start Text to read

# Where to start?!



## equinluvrjen (May 22, 2011)

Hello everyone near and far.

I'm new to the pigeon world but not new to raising other fowl. My daughter and I have been bitten by the bug therefore we would like to learn about showing.
I have a few questions and hopefully thru your experiences you can guide me in the right direction.

Where can I find a list of events that might be held in my area?

Does a bird have to have papers to show?

What should I expect?

Where can I find a breed standard for fantails?

Thank you for your time and look forward to your insight.


----------



## John_D (Jan 24, 2002)

Can't help you with breeding and such, but we do have a write-up on Standard/American Fantail here:

http://www.pigeons.biz/forums/f101/fantails-standard-american-55988.html

The included pics have, for whatever reason, disappeared but there are some links within the thread.


----------



## Woodnative (Jul 4, 2010)

end Text to read
start Data records

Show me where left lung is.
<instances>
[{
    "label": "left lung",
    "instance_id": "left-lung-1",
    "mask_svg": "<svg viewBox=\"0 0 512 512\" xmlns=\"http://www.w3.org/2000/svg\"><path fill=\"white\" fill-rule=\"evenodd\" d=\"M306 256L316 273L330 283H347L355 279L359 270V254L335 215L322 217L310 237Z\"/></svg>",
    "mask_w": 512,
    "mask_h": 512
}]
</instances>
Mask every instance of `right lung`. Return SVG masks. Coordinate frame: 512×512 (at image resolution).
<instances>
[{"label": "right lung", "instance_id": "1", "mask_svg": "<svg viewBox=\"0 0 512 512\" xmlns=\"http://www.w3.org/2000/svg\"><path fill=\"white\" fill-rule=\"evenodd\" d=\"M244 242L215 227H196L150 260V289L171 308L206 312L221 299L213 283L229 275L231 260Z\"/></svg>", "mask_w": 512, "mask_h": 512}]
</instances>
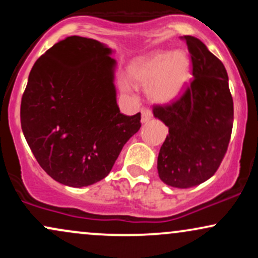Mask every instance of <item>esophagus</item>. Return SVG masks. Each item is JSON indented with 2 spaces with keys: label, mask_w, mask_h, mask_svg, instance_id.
<instances>
[{
  "label": "esophagus",
  "mask_w": 258,
  "mask_h": 258,
  "mask_svg": "<svg viewBox=\"0 0 258 258\" xmlns=\"http://www.w3.org/2000/svg\"><path fill=\"white\" fill-rule=\"evenodd\" d=\"M152 117H153V112L150 109H148V108L142 109V122L146 123L150 119H152Z\"/></svg>",
  "instance_id": "34e87169"
}]
</instances>
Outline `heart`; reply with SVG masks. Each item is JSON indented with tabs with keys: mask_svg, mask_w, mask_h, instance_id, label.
Listing matches in <instances>:
<instances>
[{
	"mask_svg": "<svg viewBox=\"0 0 258 258\" xmlns=\"http://www.w3.org/2000/svg\"><path fill=\"white\" fill-rule=\"evenodd\" d=\"M128 75L133 81L148 86V96L153 102L167 104L184 93L193 70L184 52L160 51L133 60ZM130 87L128 82H122L123 90L128 91Z\"/></svg>",
	"mask_w": 258,
	"mask_h": 258,
	"instance_id": "b5f03b06",
	"label": "heart"
}]
</instances>
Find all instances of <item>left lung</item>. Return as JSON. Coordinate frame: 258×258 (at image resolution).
<instances>
[{"label": "left lung", "mask_w": 258, "mask_h": 258, "mask_svg": "<svg viewBox=\"0 0 258 258\" xmlns=\"http://www.w3.org/2000/svg\"><path fill=\"white\" fill-rule=\"evenodd\" d=\"M194 80L173 104L154 106L168 127L158 156L165 184L186 189L214 176L227 152L233 128V98L224 65L199 38L184 36Z\"/></svg>", "instance_id": "obj_1"}]
</instances>
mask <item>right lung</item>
I'll return each mask as SVG.
<instances>
[{
	"instance_id": "right-lung-1",
	"label": "right lung",
	"mask_w": 258,
	"mask_h": 258,
	"mask_svg": "<svg viewBox=\"0 0 258 258\" xmlns=\"http://www.w3.org/2000/svg\"><path fill=\"white\" fill-rule=\"evenodd\" d=\"M111 48L69 36L37 59L20 105L24 137L40 166L64 185L82 188L108 176L141 128L116 103Z\"/></svg>"
}]
</instances>
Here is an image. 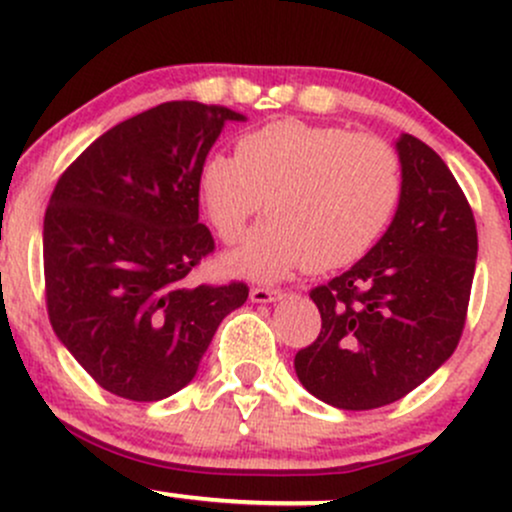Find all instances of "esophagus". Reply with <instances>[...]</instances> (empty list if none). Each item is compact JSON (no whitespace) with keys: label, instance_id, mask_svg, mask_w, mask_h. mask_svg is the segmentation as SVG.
Returning <instances> with one entry per match:
<instances>
[{"label":"esophagus","instance_id":"1","mask_svg":"<svg viewBox=\"0 0 512 512\" xmlns=\"http://www.w3.org/2000/svg\"><path fill=\"white\" fill-rule=\"evenodd\" d=\"M283 297L280 290H271V287H251L249 292V300L256 304H268V302H278Z\"/></svg>","mask_w":512,"mask_h":512}]
</instances>
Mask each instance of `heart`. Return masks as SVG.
<instances>
[{
	"label": "heart",
	"instance_id": "obj_1",
	"mask_svg": "<svg viewBox=\"0 0 512 512\" xmlns=\"http://www.w3.org/2000/svg\"><path fill=\"white\" fill-rule=\"evenodd\" d=\"M200 203L222 241H237L263 208L271 217L229 254L232 273L280 280L312 261L341 268L375 246L401 193L396 154L382 140L295 120L244 135L234 157L212 154Z\"/></svg>",
	"mask_w": 512,
	"mask_h": 512
}]
</instances>
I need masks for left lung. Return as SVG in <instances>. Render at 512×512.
Returning <instances> with one entry per match:
<instances>
[{
    "mask_svg": "<svg viewBox=\"0 0 512 512\" xmlns=\"http://www.w3.org/2000/svg\"><path fill=\"white\" fill-rule=\"evenodd\" d=\"M401 193L392 225L346 273L309 292L321 333L295 355L302 387L367 411L399 401L455 353L476 268V225L455 176L413 135L394 142Z\"/></svg>",
    "mask_w": 512,
    "mask_h": 512,
    "instance_id": "1",
    "label": "left lung"
}]
</instances>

end Data records

Answer these questions about the pigeon forum thread above:
(a) In the opening post, who is named as wanting to learn about showing along with the poster?
(b) Which fantail does the write-up mentioned in the reply cover?
(c) According to the reply, what happened to the pictures included with that write-up?

(a) The poster's daughter.
(b) The Standard/American Fantail.
(c) They disappeared, though there are some links within the thread.